## Given task
Give back the full material, exactly as it reads.

## Available data
....................

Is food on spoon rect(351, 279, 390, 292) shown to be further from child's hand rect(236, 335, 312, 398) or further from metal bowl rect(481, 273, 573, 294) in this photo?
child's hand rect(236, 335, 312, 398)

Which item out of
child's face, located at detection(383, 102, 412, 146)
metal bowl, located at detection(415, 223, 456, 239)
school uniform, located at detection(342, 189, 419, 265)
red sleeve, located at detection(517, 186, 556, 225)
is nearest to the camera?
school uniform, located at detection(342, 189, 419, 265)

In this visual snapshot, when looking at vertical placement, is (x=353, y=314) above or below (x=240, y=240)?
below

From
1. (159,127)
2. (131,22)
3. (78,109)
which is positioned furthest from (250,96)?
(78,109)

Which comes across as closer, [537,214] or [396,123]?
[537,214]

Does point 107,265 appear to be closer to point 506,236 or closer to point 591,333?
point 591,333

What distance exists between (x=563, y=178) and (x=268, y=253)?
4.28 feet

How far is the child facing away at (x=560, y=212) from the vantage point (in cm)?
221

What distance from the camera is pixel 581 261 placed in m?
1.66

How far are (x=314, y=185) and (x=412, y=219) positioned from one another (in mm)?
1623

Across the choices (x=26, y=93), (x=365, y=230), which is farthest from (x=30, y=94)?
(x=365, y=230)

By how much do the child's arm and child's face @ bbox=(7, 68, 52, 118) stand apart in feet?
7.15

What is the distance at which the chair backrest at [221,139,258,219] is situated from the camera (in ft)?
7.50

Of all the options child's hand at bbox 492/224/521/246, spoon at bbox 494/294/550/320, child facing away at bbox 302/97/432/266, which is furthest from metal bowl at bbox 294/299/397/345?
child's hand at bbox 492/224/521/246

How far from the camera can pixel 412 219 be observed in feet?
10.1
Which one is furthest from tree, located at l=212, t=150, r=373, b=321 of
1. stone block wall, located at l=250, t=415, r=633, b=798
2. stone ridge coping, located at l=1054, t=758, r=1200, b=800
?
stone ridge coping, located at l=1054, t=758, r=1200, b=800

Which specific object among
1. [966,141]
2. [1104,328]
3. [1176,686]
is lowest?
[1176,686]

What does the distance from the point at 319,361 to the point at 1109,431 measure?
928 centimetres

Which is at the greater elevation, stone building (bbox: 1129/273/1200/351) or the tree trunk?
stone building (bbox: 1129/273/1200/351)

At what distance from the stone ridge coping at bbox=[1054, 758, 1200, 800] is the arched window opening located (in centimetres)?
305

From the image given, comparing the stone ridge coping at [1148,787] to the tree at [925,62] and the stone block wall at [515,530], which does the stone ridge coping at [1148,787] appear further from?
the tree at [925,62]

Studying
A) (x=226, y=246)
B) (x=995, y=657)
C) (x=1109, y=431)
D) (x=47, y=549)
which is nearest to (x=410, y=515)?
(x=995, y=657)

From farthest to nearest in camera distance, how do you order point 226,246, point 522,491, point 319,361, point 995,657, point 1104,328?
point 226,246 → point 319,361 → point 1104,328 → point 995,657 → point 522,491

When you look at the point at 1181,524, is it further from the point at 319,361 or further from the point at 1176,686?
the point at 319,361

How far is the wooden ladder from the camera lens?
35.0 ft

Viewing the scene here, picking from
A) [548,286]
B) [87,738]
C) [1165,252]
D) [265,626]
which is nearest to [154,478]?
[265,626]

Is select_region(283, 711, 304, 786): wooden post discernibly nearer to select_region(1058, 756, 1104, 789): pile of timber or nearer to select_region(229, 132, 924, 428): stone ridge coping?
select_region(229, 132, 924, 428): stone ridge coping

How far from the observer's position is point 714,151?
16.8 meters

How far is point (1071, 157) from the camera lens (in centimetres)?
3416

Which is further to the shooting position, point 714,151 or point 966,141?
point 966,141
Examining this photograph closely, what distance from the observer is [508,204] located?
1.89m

....................

## Answer to the problem
Is food on spoon rect(351, 279, 390, 292) shown to be further from child's hand rect(236, 335, 312, 398) or further from metal bowl rect(481, 273, 573, 294) in this photo?
child's hand rect(236, 335, 312, 398)

Which item out of
child's face, located at detection(383, 102, 412, 146)
metal bowl, located at detection(415, 223, 456, 239)
school uniform, located at detection(342, 189, 419, 265)
red sleeve, located at detection(517, 186, 556, 225)
is nearest to the camera?
school uniform, located at detection(342, 189, 419, 265)

In this visual snapshot, when looking at vertical placement, is (x=353, y=314) above or below (x=240, y=240)?
below

From
1. (159,127)
2. (131,22)
3. (78,109)
which is positioned furthest from (250,96)?
(78,109)

Which comes across as closer, [537,214] or [396,123]?
[537,214]

Does point 107,265 appear to be closer to point 506,236 or closer to point 591,333?
point 591,333

What distance exists between (x=563, y=178) and (x=268, y=253)?
4.28 feet

How far is the child facing away at (x=560, y=212) from the vantage point (in cm)?
221

What distance from the camera is pixel 581 261 placed in m?
1.66

How far are (x=314, y=185) and (x=412, y=219) positioned from one another (in mm)?
1623

Across the choices (x=26, y=93), (x=365, y=230), which is farthest from (x=30, y=94)?
(x=365, y=230)

By how much do the child's arm and child's face @ bbox=(7, 68, 52, 118) stand apart in feet?
7.15

What is the distance at which the chair backrest at [221,139,258,219] is situated from the camera (in ft)?
7.50

Of all the options child's hand at bbox 492/224/521/246, spoon at bbox 494/294/550/320, child facing away at bbox 302/97/432/266, which is furthest from metal bowl at bbox 294/299/397/345?
child's hand at bbox 492/224/521/246

How far from the camera can pixel 412 219 be observed in feet?
10.1
Which one is furthest from tree, located at l=212, t=150, r=373, b=321 of
1. stone block wall, located at l=250, t=415, r=633, b=798
2. stone ridge coping, located at l=1054, t=758, r=1200, b=800
?
stone ridge coping, located at l=1054, t=758, r=1200, b=800

Which specific object among
1. [966,141]
2. [1104,328]
3. [1176,686]
is lowest?
[1176,686]

What does the distance from the point at 319,361 to the point at 1109,431 measure?
928 centimetres

Which is at the greater elevation, stone building (bbox: 1129/273/1200/351) or the tree trunk?
stone building (bbox: 1129/273/1200/351)

At what distance from the stone ridge coping at bbox=[1054, 758, 1200, 800] is the arched window opening located (in centimetres)?
305

From the image given, comparing the stone ridge coping at [1148,787] to the tree at [925,62] and the stone block wall at [515,530], which does the stone ridge coping at [1148,787] appear further from?
the tree at [925,62]

Studying
A) (x=226, y=246)
B) (x=995, y=657)
C) (x=1109, y=431)
D) (x=47, y=549)
which is nearest to (x=410, y=515)?
(x=995, y=657)

From farthest to nearest in camera distance, how do you order point 226,246, point 522,491, point 319,361, point 995,657, point 1104,328?
point 226,246 → point 319,361 → point 1104,328 → point 995,657 → point 522,491

When you look at the point at 1181,524, is it further from the point at 319,361 or further from the point at 1176,686?
the point at 319,361

How far is the wooden ladder from the camera lens?
35.0 ft

Viewing the scene here, picking from
A) [548,286]
B) [87,738]
C) [1165,252]
D) [265,626]
which is nearest to [154,478]?
[265,626]

Is select_region(283, 711, 304, 786): wooden post discernibly nearer to select_region(1058, 756, 1104, 789): pile of timber or nearer to select_region(229, 132, 924, 428): stone ridge coping?
select_region(229, 132, 924, 428): stone ridge coping

How far from the observer's position is point 714,151?
16.8 meters

How far is point (1071, 157) from the camera lens (in centimetres)?
3416

Which is further to the shooting position, point 714,151 or point 966,141?
point 966,141
Examining this photograph closely, what distance from the observer is [508,204] located?
1.89m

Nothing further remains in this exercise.